AIG’s issuing of CDS contracts acted as a form of insurance for the various exotic asset backed securities (ABS) securities being issued by Wall Street and London banks. AIG was saying ‘if, by some remote chance’ those mortgage-backed securities suffered losses, AIG would pay the loss, not the banks.

Then it got really wild. Because credit default swaps were not regulated, not even classed as a traditional insurance product, AIG didn’t have to set aside loss reserves! And it didn’t. So when housing prices started falling, and losses started piling up, it had no way to pay off.

AIG then issued of hundreds of billions of dollars worth of CDS instruments to allow banks to make their balance sheets look safer than they really were. Banks were able to get their loan risk lower not by owning safer assets. They simply bought AIG’s credit default swaps. The swaps meant that the risk of loss was transferred to AIG, making the bank portfolios look absolutely risk free. That gave banks the legal illusion of BIS minimum capital requirements, so they could increase their leverage and buy yet more ‘risk free’ assets.

How could that be allowed? The level of venal corruption in the Clinton and then Bush administration rivals that of the last days of Rome before its fall from the internal rot of corruption. Banks invested billions in lobbying Washington politicians to get their way.

Banks invested billions in lobbying Washington politicians? Gramm and the Republicans of the 106th United States Congress didn’t let their investors down. The Commodity Futures Modernization  Act of 2000, another bill championed by Gramm gave Wall Street a derivatives market, including the credit default swaps that was completely free of government regulation. Between 1995 and 2000, Gramm was the chairman of the U.S. Senate Committee on Banking, Housing, and Urban Affairs, the majority of the banking industry’s deregulation happened on his watch. But Gramm doesn’t see a problem, his recent advise to Americans during this current meltdown; 

“All that you have to do is wake up, Come on, wake up, you babies. It’s all in your imagination”

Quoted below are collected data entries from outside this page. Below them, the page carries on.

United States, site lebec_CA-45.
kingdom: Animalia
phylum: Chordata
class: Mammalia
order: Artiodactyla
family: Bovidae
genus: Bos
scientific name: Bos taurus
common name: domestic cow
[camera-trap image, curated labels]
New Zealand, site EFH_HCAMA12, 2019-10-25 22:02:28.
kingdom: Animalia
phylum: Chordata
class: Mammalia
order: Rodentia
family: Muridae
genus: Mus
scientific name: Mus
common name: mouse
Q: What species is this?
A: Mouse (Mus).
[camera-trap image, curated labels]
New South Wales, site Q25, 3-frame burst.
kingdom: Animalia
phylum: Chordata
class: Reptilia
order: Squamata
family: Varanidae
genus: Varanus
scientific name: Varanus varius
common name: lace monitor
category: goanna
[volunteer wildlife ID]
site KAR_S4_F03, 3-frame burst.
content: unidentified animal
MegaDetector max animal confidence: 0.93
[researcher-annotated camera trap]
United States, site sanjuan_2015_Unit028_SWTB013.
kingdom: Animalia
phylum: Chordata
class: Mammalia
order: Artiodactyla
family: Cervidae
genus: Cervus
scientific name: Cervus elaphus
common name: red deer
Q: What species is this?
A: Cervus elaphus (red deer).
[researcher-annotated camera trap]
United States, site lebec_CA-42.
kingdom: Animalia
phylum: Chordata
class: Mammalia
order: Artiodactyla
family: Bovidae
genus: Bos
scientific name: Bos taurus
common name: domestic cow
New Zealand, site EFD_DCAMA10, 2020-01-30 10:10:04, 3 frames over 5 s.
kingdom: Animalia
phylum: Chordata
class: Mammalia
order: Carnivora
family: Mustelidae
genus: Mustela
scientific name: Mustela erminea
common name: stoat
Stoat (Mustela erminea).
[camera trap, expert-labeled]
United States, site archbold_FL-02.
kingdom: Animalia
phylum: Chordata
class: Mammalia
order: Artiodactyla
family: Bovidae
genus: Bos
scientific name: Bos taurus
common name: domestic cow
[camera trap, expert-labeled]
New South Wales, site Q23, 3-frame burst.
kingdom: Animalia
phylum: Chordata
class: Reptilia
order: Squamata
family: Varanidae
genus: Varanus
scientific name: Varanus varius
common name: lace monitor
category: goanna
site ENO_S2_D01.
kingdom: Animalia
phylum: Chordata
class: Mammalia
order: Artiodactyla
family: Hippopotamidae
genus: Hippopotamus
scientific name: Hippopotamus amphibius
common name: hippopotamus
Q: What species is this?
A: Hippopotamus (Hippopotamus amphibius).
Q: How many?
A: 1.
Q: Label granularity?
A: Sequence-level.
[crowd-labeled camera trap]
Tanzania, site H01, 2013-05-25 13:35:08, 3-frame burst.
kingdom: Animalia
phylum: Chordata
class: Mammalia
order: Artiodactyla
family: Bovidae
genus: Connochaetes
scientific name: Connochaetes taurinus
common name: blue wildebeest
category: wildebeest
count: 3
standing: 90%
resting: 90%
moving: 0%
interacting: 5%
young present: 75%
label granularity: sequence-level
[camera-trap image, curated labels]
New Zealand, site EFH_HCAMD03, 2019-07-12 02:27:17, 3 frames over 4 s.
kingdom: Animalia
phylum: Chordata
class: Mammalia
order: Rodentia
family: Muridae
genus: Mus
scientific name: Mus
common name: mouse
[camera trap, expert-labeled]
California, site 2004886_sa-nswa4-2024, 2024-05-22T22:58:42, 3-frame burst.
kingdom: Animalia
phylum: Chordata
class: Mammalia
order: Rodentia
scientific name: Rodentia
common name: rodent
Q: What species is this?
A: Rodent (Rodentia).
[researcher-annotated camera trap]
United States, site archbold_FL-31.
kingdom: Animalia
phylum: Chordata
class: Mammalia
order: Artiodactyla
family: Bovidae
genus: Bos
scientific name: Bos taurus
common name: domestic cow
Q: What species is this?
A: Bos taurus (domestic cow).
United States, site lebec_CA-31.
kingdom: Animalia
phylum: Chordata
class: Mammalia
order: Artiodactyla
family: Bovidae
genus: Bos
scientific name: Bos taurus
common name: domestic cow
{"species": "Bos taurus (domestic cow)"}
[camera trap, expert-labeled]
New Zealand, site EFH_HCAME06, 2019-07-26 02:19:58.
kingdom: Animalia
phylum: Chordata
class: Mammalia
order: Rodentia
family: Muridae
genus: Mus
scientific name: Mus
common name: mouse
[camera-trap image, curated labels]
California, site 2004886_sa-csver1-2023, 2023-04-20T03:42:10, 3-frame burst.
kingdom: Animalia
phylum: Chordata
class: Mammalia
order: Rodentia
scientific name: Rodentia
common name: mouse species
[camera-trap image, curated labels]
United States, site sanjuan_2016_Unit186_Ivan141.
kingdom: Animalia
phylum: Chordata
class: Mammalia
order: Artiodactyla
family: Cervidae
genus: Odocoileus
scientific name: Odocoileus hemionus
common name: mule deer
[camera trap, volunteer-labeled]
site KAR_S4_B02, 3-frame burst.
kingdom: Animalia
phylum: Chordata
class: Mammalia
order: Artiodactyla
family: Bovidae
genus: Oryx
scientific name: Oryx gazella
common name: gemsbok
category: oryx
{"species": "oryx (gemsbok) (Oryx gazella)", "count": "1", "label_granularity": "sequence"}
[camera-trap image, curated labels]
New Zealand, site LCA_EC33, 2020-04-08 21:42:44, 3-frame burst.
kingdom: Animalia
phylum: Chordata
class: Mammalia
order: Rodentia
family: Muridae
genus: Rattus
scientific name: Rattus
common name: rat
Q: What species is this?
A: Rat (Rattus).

Well for the record, Gramm can kiss this baby’s ass behind. The bottomline for me is this, if we do not make some changes on Wall Street, we will be right back where we are now in the coming years. We should continue to clean house starting with politicials like Gramm and work our way through the pile. While our politicians are pointing fingers at each other lets try to remember, somebody saw this meltdown coming and if Byron Dorgen is right we owe it to ourselves from now on to listen.